• **Selected passage**:
Glasgow-based GRA started out as Guy Robertson Advertising in 1986. Jemma Robertson took over as managing director in 2020 following the death of her father, aged 59, from head injuries sustained in a fall.
What does your company do?
We are a digital marketing agency passionate about great creative ideas, sound strategic thinking and thorough, professional service. We are a full-service agency working across a wide range of different marketing services such as strategy, design, social, advertising and digital with clients throughout the UK.
Who does GRA work with?
Our client base spans just about every sector you can think of and we are unique in the sense that we won’t work with any two clients competing in the same sector.
What is your annual turnover?
Six figures.
How many employees do you have?
We have grown significantly in the last eight months and are now a team of five.
Why did you take the plunge?
I always knew I wanted to work in marketing right from the very moment I left school. My dad, Guy Robertson, ran a successful agency in Glasgow for most of his adult life so I knew it was the path I wanted to follow. I love people and the idea of being able to shape the way consumers think about goods and services while delivering real, tangible results for clients excites me.

• **What needs to be done**: According to the profile of GRA, under what name did the agency start out, and in what year?

(Excerpts from a dataset)
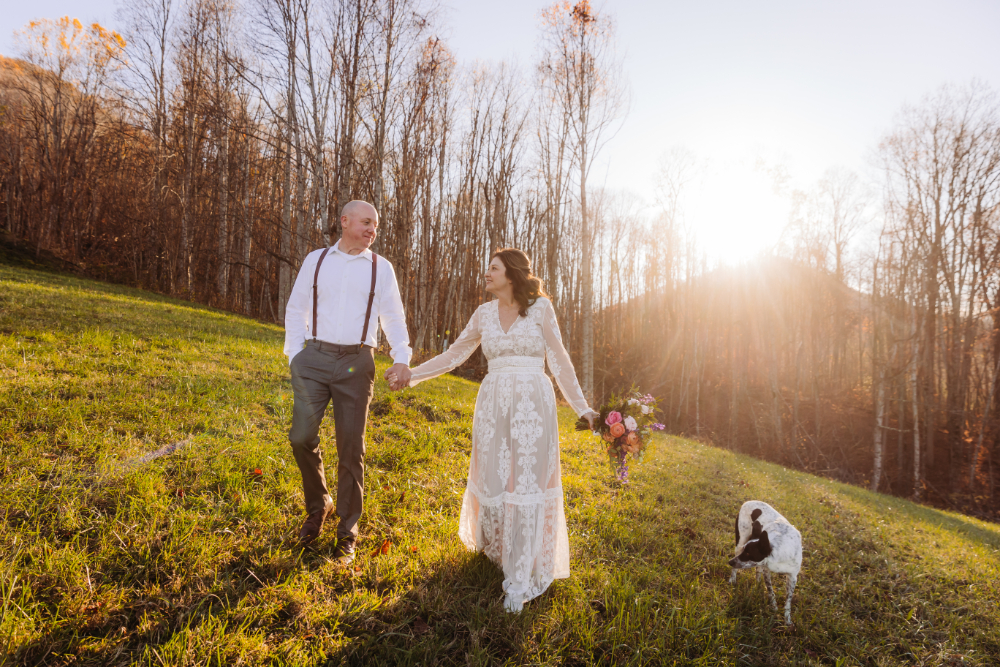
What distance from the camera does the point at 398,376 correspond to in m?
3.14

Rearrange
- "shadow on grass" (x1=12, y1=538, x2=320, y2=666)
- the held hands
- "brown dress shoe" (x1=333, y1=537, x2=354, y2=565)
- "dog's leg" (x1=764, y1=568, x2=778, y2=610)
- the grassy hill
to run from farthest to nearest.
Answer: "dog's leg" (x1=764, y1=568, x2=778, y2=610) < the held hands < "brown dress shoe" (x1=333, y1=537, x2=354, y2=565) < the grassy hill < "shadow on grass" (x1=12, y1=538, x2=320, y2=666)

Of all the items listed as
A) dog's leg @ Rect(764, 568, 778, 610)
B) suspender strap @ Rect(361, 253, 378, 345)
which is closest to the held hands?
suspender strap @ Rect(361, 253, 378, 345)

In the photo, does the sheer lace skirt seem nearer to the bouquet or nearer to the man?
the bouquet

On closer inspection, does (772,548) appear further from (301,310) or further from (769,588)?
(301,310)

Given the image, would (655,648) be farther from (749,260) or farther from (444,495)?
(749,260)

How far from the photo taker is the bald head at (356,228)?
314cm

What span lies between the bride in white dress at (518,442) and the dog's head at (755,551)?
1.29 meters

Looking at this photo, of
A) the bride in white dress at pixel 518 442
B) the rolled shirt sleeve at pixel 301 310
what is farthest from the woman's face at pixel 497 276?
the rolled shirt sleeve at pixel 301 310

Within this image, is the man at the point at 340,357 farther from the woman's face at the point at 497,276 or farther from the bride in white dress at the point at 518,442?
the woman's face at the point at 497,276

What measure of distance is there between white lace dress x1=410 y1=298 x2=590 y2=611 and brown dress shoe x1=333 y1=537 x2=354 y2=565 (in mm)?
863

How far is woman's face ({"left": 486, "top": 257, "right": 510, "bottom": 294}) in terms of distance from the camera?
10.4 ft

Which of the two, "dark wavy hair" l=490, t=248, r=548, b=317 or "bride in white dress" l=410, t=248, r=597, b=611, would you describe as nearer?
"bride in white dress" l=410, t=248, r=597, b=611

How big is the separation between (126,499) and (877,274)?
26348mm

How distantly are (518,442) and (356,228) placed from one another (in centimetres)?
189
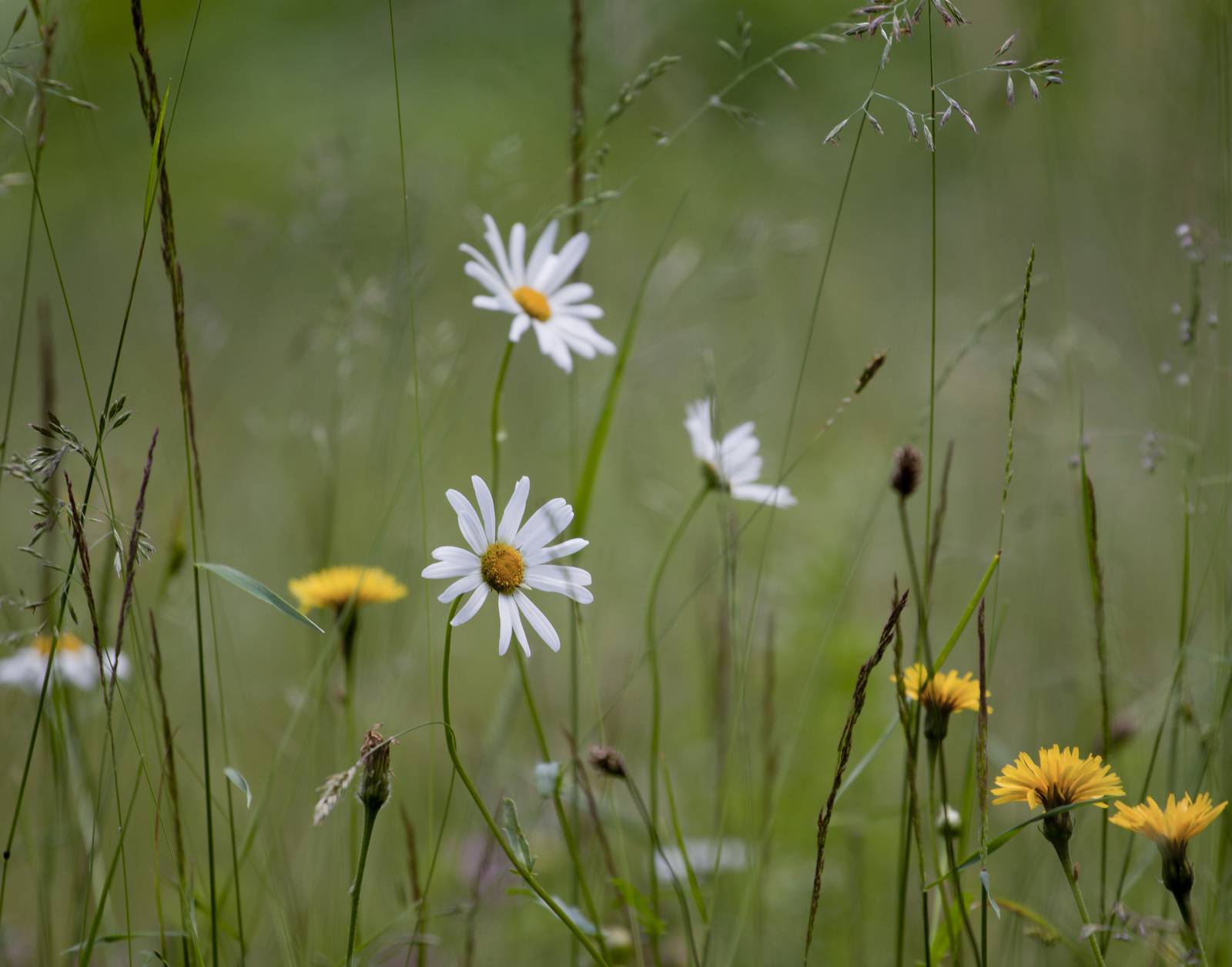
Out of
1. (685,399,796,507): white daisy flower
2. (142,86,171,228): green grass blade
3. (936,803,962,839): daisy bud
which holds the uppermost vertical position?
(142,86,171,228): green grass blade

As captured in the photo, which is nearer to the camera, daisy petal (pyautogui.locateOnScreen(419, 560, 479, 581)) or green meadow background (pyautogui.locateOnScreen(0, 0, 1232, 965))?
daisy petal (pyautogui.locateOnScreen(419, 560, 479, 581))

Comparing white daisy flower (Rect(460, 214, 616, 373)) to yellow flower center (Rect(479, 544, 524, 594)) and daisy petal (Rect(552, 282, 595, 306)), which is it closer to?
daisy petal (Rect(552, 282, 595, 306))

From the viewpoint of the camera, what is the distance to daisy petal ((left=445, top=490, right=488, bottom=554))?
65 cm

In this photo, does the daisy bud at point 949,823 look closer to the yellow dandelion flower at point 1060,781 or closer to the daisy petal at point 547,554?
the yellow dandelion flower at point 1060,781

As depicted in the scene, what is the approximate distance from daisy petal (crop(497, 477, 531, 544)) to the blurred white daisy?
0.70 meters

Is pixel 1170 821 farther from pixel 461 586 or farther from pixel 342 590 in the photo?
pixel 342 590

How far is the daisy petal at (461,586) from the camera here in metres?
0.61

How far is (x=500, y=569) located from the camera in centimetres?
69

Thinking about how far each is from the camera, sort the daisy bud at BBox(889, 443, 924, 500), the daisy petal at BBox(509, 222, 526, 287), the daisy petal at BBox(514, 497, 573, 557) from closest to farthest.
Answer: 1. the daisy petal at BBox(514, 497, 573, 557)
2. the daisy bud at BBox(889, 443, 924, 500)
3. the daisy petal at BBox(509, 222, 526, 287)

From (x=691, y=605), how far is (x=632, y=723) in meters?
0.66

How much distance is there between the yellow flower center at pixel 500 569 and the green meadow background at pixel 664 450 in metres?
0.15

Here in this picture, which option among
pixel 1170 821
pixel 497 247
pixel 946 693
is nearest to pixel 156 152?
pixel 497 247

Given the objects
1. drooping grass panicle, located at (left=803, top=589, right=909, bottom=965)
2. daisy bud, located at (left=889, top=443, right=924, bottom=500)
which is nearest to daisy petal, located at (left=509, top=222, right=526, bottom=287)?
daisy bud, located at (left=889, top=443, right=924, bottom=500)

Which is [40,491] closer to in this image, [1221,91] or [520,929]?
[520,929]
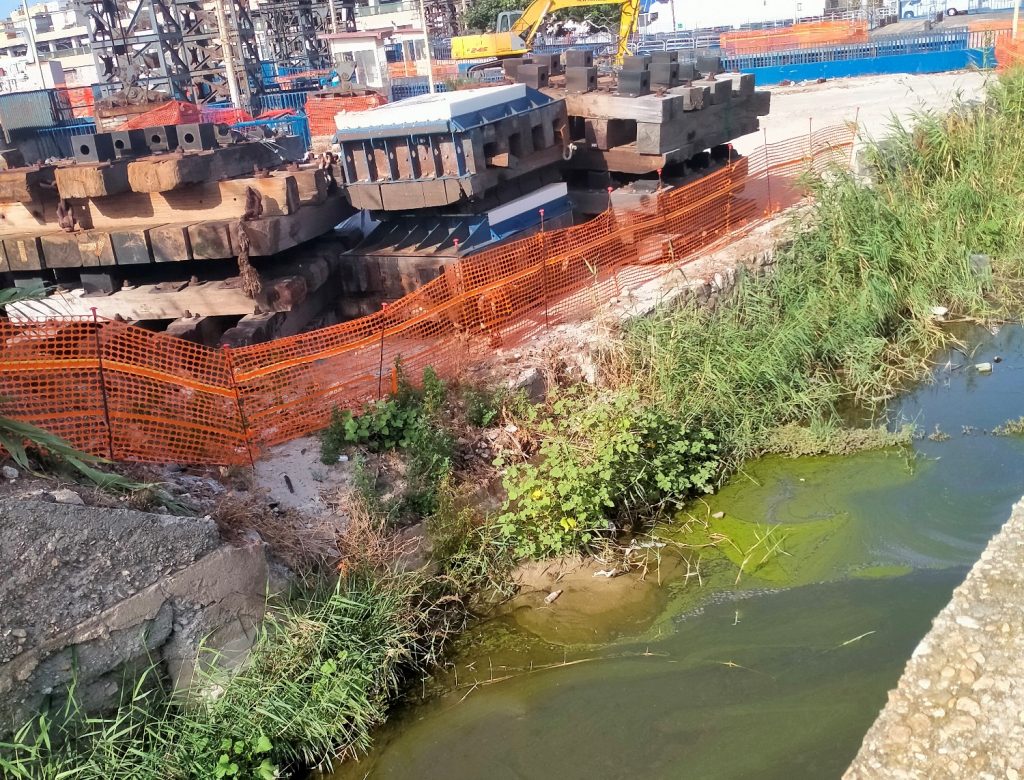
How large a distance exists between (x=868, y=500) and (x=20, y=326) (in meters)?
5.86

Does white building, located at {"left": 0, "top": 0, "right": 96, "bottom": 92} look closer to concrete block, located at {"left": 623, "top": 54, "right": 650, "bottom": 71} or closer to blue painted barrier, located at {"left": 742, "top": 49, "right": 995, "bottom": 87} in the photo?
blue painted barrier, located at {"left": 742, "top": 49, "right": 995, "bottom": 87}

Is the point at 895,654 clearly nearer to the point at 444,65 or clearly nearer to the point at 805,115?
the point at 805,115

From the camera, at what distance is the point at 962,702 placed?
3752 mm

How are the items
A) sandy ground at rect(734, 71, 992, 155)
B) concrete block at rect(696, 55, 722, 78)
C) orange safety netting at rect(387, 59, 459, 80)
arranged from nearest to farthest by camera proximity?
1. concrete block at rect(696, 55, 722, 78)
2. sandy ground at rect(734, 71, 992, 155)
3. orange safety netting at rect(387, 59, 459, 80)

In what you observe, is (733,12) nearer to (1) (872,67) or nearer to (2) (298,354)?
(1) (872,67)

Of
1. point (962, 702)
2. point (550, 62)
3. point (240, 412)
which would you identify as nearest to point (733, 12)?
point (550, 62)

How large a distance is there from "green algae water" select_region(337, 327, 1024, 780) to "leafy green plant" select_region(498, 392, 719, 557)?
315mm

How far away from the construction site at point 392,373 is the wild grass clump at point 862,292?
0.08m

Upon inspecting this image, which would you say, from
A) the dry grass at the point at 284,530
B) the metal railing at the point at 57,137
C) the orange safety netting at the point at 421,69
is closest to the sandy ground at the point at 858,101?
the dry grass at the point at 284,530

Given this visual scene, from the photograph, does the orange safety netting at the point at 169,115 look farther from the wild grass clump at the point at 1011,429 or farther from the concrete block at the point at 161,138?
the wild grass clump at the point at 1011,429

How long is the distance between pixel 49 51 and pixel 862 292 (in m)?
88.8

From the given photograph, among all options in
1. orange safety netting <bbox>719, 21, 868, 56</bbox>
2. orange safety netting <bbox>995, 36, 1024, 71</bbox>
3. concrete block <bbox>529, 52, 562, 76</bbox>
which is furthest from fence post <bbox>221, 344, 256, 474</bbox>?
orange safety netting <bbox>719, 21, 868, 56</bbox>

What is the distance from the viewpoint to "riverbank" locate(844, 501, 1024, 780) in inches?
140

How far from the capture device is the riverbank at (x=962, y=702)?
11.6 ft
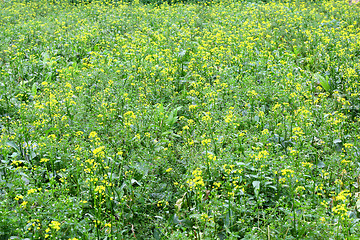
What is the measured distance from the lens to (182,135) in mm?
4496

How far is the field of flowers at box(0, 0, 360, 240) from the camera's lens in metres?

• **Response**: It started out as Guy Robertson Advertising in 1986.